EXERCISE REQUIREMENTS: Express all the items below as a two-column CSV with the headers text and answer, one row per item. Put each item's text and its answer in their own quoted fields, and replace any line breaks with spaces.

— START DATA RECORDS —

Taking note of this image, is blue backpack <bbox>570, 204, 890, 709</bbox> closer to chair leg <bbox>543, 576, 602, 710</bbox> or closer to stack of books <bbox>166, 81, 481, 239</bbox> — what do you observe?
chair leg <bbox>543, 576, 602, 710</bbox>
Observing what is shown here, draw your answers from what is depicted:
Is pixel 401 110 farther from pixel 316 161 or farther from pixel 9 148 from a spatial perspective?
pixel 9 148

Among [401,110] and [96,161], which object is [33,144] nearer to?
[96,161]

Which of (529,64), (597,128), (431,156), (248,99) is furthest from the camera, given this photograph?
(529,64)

— END DATA RECORDS —

WRITTEN RESPONSE:
text,answer
"Taking note of this image, is blue backpack <bbox>570, 204, 890, 709</bbox> closer to chair leg <bbox>543, 576, 602, 710</bbox> or closer to stack of books <bbox>166, 81, 481, 239</bbox> — what do you observe?","chair leg <bbox>543, 576, 602, 710</bbox>"
"Observing what is shown here, draw your answers from what is depicted: Is pixel 401 110 farther from pixel 316 161 or farther from pixel 9 148 from a spatial perspective?","pixel 9 148"
"Among [401,110] and [96,161], which object is [33,144] nearer to?","[96,161]"
"Which of (529,64), (597,128), (431,156), (248,99) is furthest from the camera, given this photograph?","(529,64)"